BEGIN STORED DATA

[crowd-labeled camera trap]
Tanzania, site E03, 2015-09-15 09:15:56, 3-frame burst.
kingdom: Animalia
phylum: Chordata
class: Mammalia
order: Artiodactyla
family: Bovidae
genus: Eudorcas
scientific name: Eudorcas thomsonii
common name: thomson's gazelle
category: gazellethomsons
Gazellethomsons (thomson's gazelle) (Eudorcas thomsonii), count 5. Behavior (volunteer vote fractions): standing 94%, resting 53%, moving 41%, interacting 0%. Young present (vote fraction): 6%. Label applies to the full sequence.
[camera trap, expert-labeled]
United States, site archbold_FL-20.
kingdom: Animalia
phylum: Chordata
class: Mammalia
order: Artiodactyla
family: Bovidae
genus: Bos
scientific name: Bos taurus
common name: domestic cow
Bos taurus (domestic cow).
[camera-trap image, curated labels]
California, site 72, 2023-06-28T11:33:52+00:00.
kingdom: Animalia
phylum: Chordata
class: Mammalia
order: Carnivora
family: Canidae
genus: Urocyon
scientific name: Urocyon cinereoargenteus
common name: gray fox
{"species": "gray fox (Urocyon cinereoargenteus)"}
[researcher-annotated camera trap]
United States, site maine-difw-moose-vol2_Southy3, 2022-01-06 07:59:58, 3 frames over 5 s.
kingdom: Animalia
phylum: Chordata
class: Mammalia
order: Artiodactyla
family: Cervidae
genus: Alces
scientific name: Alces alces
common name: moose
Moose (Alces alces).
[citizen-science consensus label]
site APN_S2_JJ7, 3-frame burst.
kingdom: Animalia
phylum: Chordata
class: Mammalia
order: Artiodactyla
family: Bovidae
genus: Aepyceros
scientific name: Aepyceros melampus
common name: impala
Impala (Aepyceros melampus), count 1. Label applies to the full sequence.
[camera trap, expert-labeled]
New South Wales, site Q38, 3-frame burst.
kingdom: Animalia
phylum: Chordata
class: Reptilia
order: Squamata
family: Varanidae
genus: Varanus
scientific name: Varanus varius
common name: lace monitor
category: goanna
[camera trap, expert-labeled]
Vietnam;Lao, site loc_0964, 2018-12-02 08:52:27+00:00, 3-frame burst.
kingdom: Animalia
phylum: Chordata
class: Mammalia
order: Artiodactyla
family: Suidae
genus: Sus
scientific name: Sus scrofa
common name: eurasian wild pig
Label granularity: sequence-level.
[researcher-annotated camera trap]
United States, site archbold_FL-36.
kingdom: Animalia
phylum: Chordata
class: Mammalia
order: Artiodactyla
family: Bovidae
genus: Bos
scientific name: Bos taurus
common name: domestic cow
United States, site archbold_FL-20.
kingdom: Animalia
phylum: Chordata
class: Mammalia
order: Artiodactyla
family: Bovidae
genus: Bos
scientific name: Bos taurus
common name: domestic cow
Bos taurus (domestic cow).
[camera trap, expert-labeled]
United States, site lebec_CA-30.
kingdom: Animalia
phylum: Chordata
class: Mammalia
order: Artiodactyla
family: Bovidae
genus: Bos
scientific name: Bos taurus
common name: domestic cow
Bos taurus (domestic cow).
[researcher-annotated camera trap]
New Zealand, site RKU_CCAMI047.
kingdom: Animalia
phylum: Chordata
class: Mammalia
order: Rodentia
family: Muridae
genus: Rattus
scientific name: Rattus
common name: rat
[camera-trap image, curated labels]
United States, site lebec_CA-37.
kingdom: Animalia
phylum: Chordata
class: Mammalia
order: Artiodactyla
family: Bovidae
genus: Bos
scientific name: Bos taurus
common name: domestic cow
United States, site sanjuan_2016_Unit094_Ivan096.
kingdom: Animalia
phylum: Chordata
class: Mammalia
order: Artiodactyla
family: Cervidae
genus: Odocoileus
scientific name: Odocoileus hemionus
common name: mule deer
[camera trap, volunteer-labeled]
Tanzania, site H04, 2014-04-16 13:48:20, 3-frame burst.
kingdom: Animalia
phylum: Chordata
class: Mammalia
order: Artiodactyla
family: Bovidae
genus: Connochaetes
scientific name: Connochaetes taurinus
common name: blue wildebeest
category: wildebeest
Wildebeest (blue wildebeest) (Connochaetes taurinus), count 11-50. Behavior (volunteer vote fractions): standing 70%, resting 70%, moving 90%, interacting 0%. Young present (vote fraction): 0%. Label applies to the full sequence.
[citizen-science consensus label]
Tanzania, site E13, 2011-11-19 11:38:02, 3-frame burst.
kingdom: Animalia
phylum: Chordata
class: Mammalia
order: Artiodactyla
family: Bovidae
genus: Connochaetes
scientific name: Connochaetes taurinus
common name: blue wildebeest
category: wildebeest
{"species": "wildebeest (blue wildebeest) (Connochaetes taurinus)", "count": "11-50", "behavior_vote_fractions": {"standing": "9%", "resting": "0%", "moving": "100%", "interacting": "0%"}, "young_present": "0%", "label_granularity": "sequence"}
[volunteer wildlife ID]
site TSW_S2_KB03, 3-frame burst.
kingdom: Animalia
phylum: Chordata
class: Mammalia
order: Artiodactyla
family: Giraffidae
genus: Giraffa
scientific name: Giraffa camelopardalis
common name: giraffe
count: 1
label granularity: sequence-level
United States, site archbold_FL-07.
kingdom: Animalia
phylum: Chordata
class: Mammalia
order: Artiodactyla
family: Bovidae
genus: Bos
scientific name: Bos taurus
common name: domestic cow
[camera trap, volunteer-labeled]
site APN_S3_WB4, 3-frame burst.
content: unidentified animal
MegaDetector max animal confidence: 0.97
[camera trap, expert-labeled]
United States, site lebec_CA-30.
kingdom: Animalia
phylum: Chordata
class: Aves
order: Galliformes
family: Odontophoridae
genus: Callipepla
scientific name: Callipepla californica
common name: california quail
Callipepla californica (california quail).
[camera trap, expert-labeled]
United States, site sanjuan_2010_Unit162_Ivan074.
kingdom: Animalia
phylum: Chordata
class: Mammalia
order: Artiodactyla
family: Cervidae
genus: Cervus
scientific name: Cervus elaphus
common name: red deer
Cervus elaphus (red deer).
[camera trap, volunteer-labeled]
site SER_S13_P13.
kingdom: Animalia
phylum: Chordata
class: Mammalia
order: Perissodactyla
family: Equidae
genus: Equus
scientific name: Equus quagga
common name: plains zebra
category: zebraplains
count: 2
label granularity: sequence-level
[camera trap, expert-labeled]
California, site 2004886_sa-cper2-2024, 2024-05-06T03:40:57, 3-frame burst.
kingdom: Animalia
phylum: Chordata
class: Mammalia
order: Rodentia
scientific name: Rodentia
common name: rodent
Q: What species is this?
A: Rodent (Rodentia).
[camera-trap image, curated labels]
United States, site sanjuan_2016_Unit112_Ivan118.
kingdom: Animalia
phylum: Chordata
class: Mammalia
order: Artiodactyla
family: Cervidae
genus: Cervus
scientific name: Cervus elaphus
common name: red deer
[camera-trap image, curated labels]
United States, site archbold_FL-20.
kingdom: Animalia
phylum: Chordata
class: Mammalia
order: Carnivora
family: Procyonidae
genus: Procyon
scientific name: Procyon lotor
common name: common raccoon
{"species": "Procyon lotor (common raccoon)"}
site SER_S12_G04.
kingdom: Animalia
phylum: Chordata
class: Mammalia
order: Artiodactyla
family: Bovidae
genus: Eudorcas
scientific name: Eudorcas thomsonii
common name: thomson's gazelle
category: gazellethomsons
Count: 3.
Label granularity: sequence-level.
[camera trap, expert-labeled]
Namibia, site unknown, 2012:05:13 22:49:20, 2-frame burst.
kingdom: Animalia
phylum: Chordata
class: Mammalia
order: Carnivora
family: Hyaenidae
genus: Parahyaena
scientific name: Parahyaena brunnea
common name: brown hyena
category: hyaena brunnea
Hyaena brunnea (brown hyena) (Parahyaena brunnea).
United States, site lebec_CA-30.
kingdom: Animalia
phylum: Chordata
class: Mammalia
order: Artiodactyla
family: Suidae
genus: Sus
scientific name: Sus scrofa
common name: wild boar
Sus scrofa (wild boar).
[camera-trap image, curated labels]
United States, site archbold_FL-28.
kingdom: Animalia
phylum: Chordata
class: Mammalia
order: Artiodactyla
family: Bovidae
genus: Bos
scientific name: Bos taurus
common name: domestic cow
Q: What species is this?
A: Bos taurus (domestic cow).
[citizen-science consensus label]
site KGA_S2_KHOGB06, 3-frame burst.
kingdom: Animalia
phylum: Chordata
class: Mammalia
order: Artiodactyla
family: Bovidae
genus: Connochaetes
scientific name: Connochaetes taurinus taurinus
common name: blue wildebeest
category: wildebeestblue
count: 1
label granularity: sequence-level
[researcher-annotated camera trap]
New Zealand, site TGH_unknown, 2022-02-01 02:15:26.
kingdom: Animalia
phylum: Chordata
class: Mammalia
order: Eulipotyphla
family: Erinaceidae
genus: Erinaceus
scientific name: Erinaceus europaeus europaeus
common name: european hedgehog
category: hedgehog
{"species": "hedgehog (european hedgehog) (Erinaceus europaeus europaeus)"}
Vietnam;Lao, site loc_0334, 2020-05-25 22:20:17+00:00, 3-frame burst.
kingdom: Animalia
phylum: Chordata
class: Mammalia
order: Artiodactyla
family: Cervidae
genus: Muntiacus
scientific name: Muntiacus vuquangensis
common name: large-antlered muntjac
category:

END STORED DATA

Your job is to copy out every line from the records above that has the word "species".

{"species": "gray fox (Urocyon cinereoargenteus)"}
{"species": "wildebeest (blue wildebeest) (Connochaetes taurinus)", "count": "11-50", "behavior_vote_fractions": {"standing": "9%", "resting": "0%", "moving": "100%", "interacting": "0%"}, "young_present": "0%", "label_granularity": "sequence"}
Q: What species is this?
{"species": "Procyon lotor (common raccoon)"}
Q: What species is this?
{"species": "hedgehog (european hedgehog) (Erinaceus europaeus europaeus)"}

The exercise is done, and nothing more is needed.